**Requirements:**
Using the well-repair forum thread, answer these questions:
(a) What price per foot does Doreen say the drillers charge?
(b) What does Joel say the same job costs per foot in his area?
(c) What cost range does Derrick give for having a collapsed well blown out?

**Passage given:**
Now, I have spoken with two drillers here and they say that I must put in a completley new well. At $9.50 per foot, that is too steep for me. It makes sense to me that the 2" casing could be pulled leaving a 300' foot hole and just drill it down another hundred feet and replace the casing....is that possible or logical?

I want to get some input from others who may have dealt with a similar problem.Thanks for your help in advance!

-- Doreen Davenport (livinginskin@yahoo.com), May 06, 2000


Hi, Doreen understand your thoughts on the matter and your idea looks good on paper. I don't think you'll find anyone willing to attempt it. It is standard practice to abandon the present well and drill a new one. I think the reasoning is "collapse" should they remove the old casing. They understand the soil under 100 feet much better than we mere mortals. I think your estimate is very fair--that same manuever around here is 13.00 bucks a foot. Good Luck !

-- Joel Rosen (Joel581@webtv.net), May 06, 2000.

Doreen, around here we put a liner in a well, if necessary, but the liner comes clear to the top of the well. I've never heard of a two inch liner, either. Very strange.

Check with a couple or three well drillers. Some of them have special tools for pulling tools which get dropped down, or break off in, the well. I doubt if they will be able to lift hard enough to pull the 200 feet of two inch pipe out, at least assuming that the pipe has been caved in on. But maybe.

Another possibilty is that the two inch pipe was the drop pipe on either a fairly large horsepower pump, or a fairly large windmill, which somehow got broken off. If so, a driller probably COULD pull the whole mess out. Unless the formation caved onto the pump, which may be why it's still down there.

I'd check with the original driller and/or the county or state watermaster's office to try to get a record of how the well was constructed, too.

Good luck,


-- jumpoff joe (jumpoff@echoweb.net), May 06, 2000.


The 4" down to 2" casing method you described is common practice here in Maryland too. I would tend to agree with Joel's assessment. I've been involved in a number of well repairs, but what you've described is advanced. It is possible to have the well "blown-out" (compressed air forces sand out), but I don't know how this would work with replacing casing. Usually, you can try to have the well blown out when it "collapses" for $350-$500. You might want to check around more or call other drillers out of the immediate area for second opinions.

-- Derrick Comfort (dcomfort@ccnmail.com), May 07, 2000.

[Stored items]

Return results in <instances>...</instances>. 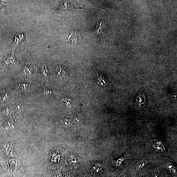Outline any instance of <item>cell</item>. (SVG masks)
<instances>
[{
    "mask_svg": "<svg viewBox=\"0 0 177 177\" xmlns=\"http://www.w3.org/2000/svg\"><path fill=\"white\" fill-rule=\"evenodd\" d=\"M95 79L99 84L102 86H105L107 83L106 79L101 73L97 72L95 76Z\"/></svg>",
    "mask_w": 177,
    "mask_h": 177,
    "instance_id": "cell-12",
    "label": "cell"
},
{
    "mask_svg": "<svg viewBox=\"0 0 177 177\" xmlns=\"http://www.w3.org/2000/svg\"><path fill=\"white\" fill-rule=\"evenodd\" d=\"M164 167L174 175H177L176 168L172 163L168 162L166 163L164 165Z\"/></svg>",
    "mask_w": 177,
    "mask_h": 177,
    "instance_id": "cell-14",
    "label": "cell"
},
{
    "mask_svg": "<svg viewBox=\"0 0 177 177\" xmlns=\"http://www.w3.org/2000/svg\"><path fill=\"white\" fill-rule=\"evenodd\" d=\"M146 93L144 90L140 91L136 99L135 104L139 107H143L145 105L146 101Z\"/></svg>",
    "mask_w": 177,
    "mask_h": 177,
    "instance_id": "cell-3",
    "label": "cell"
},
{
    "mask_svg": "<svg viewBox=\"0 0 177 177\" xmlns=\"http://www.w3.org/2000/svg\"><path fill=\"white\" fill-rule=\"evenodd\" d=\"M149 162V161L148 158L146 157L143 158L136 163L135 166L136 170L137 171H139L148 164Z\"/></svg>",
    "mask_w": 177,
    "mask_h": 177,
    "instance_id": "cell-11",
    "label": "cell"
},
{
    "mask_svg": "<svg viewBox=\"0 0 177 177\" xmlns=\"http://www.w3.org/2000/svg\"><path fill=\"white\" fill-rule=\"evenodd\" d=\"M79 34L76 32L69 33L67 36V40L70 43H76L79 40Z\"/></svg>",
    "mask_w": 177,
    "mask_h": 177,
    "instance_id": "cell-9",
    "label": "cell"
},
{
    "mask_svg": "<svg viewBox=\"0 0 177 177\" xmlns=\"http://www.w3.org/2000/svg\"><path fill=\"white\" fill-rule=\"evenodd\" d=\"M131 159L130 156L124 155L112 160L111 162V164L116 167L121 168L122 167V165L125 161Z\"/></svg>",
    "mask_w": 177,
    "mask_h": 177,
    "instance_id": "cell-6",
    "label": "cell"
},
{
    "mask_svg": "<svg viewBox=\"0 0 177 177\" xmlns=\"http://www.w3.org/2000/svg\"><path fill=\"white\" fill-rule=\"evenodd\" d=\"M115 177H128V176L124 172H121V173L117 174L115 176Z\"/></svg>",
    "mask_w": 177,
    "mask_h": 177,
    "instance_id": "cell-22",
    "label": "cell"
},
{
    "mask_svg": "<svg viewBox=\"0 0 177 177\" xmlns=\"http://www.w3.org/2000/svg\"><path fill=\"white\" fill-rule=\"evenodd\" d=\"M64 177H74V176L70 172H67L65 173Z\"/></svg>",
    "mask_w": 177,
    "mask_h": 177,
    "instance_id": "cell-23",
    "label": "cell"
},
{
    "mask_svg": "<svg viewBox=\"0 0 177 177\" xmlns=\"http://www.w3.org/2000/svg\"><path fill=\"white\" fill-rule=\"evenodd\" d=\"M76 8L69 2L63 1L60 2L58 7L54 8V10L60 14H64L72 12Z\"/></svg>",
    "mask_w": 177,
    "mask_h": 177,
    "instance_id": "cell-1",
    "label": "cell"
},
{
    "mask_svg": "<svg viewBox=\"0 0 177 177\" xmlns=\"http://www.w3.org/2000/svg\"><path fill=\"white\" fill-rule=\"evenodd\" d=\"M15 51L12 49V52L10 54L8 55L6 54L5 57L3 59V62L0 66L1 69L17 64V62L14 55Z\"/></svg>",
    "mask_w": 177,
    "mask_h": 177,
    "instance_id": "cell-2",
    "label": "cell"
},
{
    "mask_svg": "<svg viewBox=\"0 0 177 177\" xmlns=\"http://www.w3.org/2000/svg\"><path fill=\"white\" fill-rule=\"evenodd\" d=\"M67 160L68 164L71 167L76 168L79 162L78 158L73 154L70 153L67 157Z\"/></svg>",
    "mask_w": 177,
    "mask_h": 177,
    "instance_id": "cell-10",
    "label": "cell"
},
{
    "mask_svg": "<svg viewBox=\"0 0 177 177\" xmlns=\"http://www.w3.org/2000/svg\"><path fill=\"white\" fill-rule=\"evenodd\" d=\"M39 92L41 94L45 95V96L51 94L52 93L50 90H48L45 88H40L39 90Z\"/></svg>",
    "mask_w": 177,
    "mask_h": 177,
    "instance_id": "cell-17",
    "label": "cell"
},
{
    "mask_svg": "<svg viewBox=\"0 0 177 177\" xmlns=\"http://www.w3.org/2000/svg\"><path fill=\"white\" fill-rule=\"evenodd\" d=\"M152 177H161L160 175H159L158 174L156 173V172H154L152 174Z\"/></svg>",
    "mask_w": 177,
    "mask_h": 177,
    "instance_id": "cell-24",
    "label": "cell"
},
{
    "mask_svg": "<svg viewBox=\"0 0 177 177\" xmlns=\"http://www.w3.org/2000/svg\"><path fill=\"white\" fill-rule=\"evenodd\" d=\"M41 74L44 77H49V70L46 64L42 66L40 68Z\"/></svg>",
    "mask_w": 177,
    "mask_h": 177,
    "instance_id": "cell-15",
    "label": "cell"
},
{
    "mask_svg": "<svg viewBox=\"0 0 177 177\" xmlns=\"http://www.w3.org/2000/svg\"><path fill=\"white\" fill-rule=\"evenodd\" d=\"M144 177L143 176H141V177Z\"/></svg>",
    "mask_w": 177,
    "mask_h": 177,
    "instance_id": "cell-25",
    "label": "cell"
},
{
    "mask_svg": "<svg viewBox=\"0 0 177 177\" xmlns=\"http://www.w3.org/2000/svg\"><path fill=\"white\" fill-rule=\"evenodd\" d=\"M35 71L33 65L30 63L25 64L21 70L22 73L27 76H30Z\"/></svg>",
    "mask_w": 177,
    "mask_h": 177,
    "instance_id": "cell-7",
    "label": "cell"
},
{
    "mask_svg": "<svg viewBox=\"0 0 177 177\" xmlns=\"http://www.w3.org/2000/svg\"><path fill=\"white\" fill-rule=\"evenodd\" d=\"M62 103L64 105H66L68 107L71 106V99H64L62 100Z\"/></svg>",
    "mask_w": 177,
    "mask_h": 177,
    "instance_id": "cell-19",
    "label": "cell"
},
{
    "mask_svg": "<svg viewBox=\"0 0 177 177\" xmlns=\"http://www.w3.org/2000/svg\"><path fill=\"white\" fill-rule=\"evenodd\" d=\"M88 169L92 173L99 174L101 172L102 168L101 163L99 162H92L88 165Z\"/></svg>",
    "mask_w": 177,
    "mask_h": 177,
    "instance_id": "cell-4",
    "label": "cell"
},
{
    "mask_svg": "<svg viewBox=\"0 0 177 177\" xmlns=\"http://www.w3.org/2000/svg\"><path fill=\"white\" fill-rule=\"evenodd\" d=\"M62 168L60 169L54 170L53 177H62V174L61 173Z\"/></svg>",
    "mask_w": 177,
    "mask_h": 177,
    "instance_id": "cell-18",
    "label": "cell"
},
{
    "mask_svg": "<svg viewBox=\"0 0 177 177\" xmlns=\"http://www.w3.org/2000/svg\"><path fill=\"white\" fill-rule=\"evenodd\" d=\"M28 87V84L24 82H19L17 84V88L18 90L24 91Z\"/></svg>",
    "mask_w": 177,
    "mask_h": 177,
    "instance_id": "cell-16",
    "label": "cell"
},
{
    "mask_svg": "<svg viewBox=\"0 0 177 177\" xmlns=\"http://www.w3.org/2000/svg\"><path fill=\"white\" fill-rule=\"evenodd\" d=\"M152 148L154 151L157 152H166L165 144L162 141L159 139H156L154 141L152 145Z\"/></svg>",
    "mask_w": 177,
    "mask_h": 177,
    "instance_id": "cell-5",
    "label": "cell"
},
{
    "mask_svg": "<svg viewBox=\"0 0 177 177\" xmlns=\"http://www.w3.org/2000/svg\"><path fill=\"white\" fill-rule=\"evenodd\" d=\"M106 22L103 20L99 23L96 27V32L98 34L100 35L103 33L106 29Z\"/></svg>",
    "mask_w": 177,
    "mask_h": 177,
    "instance_id": "cell-13",
    "label": "cell"
},
{
    "mask_svg": "<svg viewBox=\"0 0 177 177\" xmlns=\"http://www.w3.org/2000/svg\"><path fill=\"white\" fill-rule=\"evenodd\" d=\"M21 104H17L16 106H15V110L16 111L17 113H19L21 111L22 107H21Z\"/></svg>",
    "mask_w": 177,
    "mask_h": 177,
    "instance_id": "cell-20",
    "label": "cell"
},
{
    "mask_svg": "<svg viewBox=\"0 0 177 177\" xmlns=\"http://www.w3.org/2000/svg\"><path fill=\"white\" fill-rule=\"evenodd\" d=\"M24 35L21 33L17 34L15 36L14 40H13L12 49L15 50L18 45L24 40Z\"/></svg>",
    "mask_w": 177,
    "mask_h": 177,
    "instance_id": "cell-8",
    "label": "cell"
},
{
    "mask_svg": "<svg viewBox=\"0 0 177 177\" xmlns=\"http://www.w3.org/2000/svg\"><path fill=\"white\" fill-rule=\"evenodd\" d=\"M7 97V95L5 93V94H3L0 95V101H3L6 99Z\"/></svg>",
    "mask_w": 177,
    "mask_h": 177,
    "instance_id": "cell-21",
    "label": "cell"
},
{
    "mask_svg": "<svg viewBox=\"0 0 177 177\" xmlns=\"http://www.w3.org/2000/svg\"><path fill=\"white\" fill-rule=\"evenodd\" d=\"M87 177H91L88 176H87Z\"/></svg>",
    "mask_w": 177,
    "mask_h": 177,
    "instance_id": "cell-26",
    "label": "cell"
}]
</instances>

**Task result:**
(a) $9.50 per foot
(b) $13.00 per foot
(c) $350 to $500